The request:
Rewrite the records below as a numbered list with one line per item, and skip any blank lines.

Entries supplied:
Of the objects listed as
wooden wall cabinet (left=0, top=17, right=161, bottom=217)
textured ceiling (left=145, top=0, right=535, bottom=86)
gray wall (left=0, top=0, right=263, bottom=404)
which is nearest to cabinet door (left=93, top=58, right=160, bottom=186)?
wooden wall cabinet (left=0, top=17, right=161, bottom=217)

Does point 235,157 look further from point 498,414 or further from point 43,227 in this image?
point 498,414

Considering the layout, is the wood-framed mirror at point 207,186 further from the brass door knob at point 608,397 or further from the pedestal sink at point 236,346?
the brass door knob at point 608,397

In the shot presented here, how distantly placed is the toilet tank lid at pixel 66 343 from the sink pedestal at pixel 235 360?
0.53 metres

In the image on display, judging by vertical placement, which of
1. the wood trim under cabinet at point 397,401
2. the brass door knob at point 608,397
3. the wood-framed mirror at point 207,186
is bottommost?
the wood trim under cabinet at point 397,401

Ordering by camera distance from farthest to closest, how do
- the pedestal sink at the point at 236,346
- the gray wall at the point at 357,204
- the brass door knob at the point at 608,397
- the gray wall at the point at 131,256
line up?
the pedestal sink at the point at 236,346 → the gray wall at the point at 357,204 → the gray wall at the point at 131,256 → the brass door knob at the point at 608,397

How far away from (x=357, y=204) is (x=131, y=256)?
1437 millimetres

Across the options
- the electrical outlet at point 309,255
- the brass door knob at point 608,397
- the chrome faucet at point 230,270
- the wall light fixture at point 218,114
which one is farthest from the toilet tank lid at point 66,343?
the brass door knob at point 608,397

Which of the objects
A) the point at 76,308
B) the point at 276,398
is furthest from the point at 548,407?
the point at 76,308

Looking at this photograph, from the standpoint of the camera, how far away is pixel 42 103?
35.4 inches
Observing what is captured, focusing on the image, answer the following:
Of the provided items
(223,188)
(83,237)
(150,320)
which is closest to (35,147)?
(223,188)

Task result:
1. Of the objects listed as
2. wooden wall cabinet (left=0, top=17, right=161, bottom=217)
3. textured ceiling (left=145, top=0, right=535, bottom=86)
4. gray wall (left=0, top=0, right=263, bottom=404)
5. which is nearest to cabinet door (left=93, top=58, right=160, bottom=186)?
6. wooden wall cabinet (left=0, top=17, right=161, bottom=217)
7. Does point 235,157 look further from point 498,414 or further from point 43,227 in this image?
8. point 498,414
9. Considering the layout, is the wood-framed mirror at point 207,186 further from the brass door knob at point 608,397 or further from the pedestal sink at point 236,346?
10. the brass door knob at point 608,397
11. In the shot presented here, how distantly placed is the toilet tank lid at pixel 66 343 from the sink pedestal at pixel 235 360?
12. 0.53 metres
13. In the image on display, judging by vertical placement, which of
14. 1. the wood trim under cabinet at point 397,401
15. 2. the brass door knob at point 608,397
16. 3. the wood-framed mirror at point 207,186
17. is bottommost?
18. the wood trim under cabinet at point 397,401
19. Ordering by camera distance from farthest to closest, how do
20. - the pedestal sink at the point at 236,346
21. - the gray wall at the point at 357,204
22. - the brass door knob at the point at 608,397
23. - the gray wall at the point at 131,256
24. line up?
25. the pedestal sink at the point at 236,346 → the gray wall at the point at 357,204 → the gray wall at the point at 131,256 → the brass door knob at the point at 608,397
26. How far away from (x=357, y=204) is (x=131, y=256)?
27. 1437 millimetres
28. Across the options
29. - the electrical outlet at point 309,255
30. - the brass door knob at point 608,397
31. - the chrome faucet at point 230,270
32. - the wall light fixture at point 218,114
33. which one is farthest from the toilet tank lid at point 66,343?
34. the brass door knob at point 608,397
35. Which of the objects
36. A) the point at 76,308
37. B) the point at 276,398
38. is furthest from the point at 548,407?
39. the point at 76,308
40. Looking at this photograph, from the standpoint of the camera, how far away is pixel 42 103?
41. 35.4 inches
42. Observing what is captured, focusing on the image, answer the following:
43. Of the provided items
44. (223,188)
45. (83,237)
46. (150,320)
47. which is closest to (35,147)?
48. (223,188)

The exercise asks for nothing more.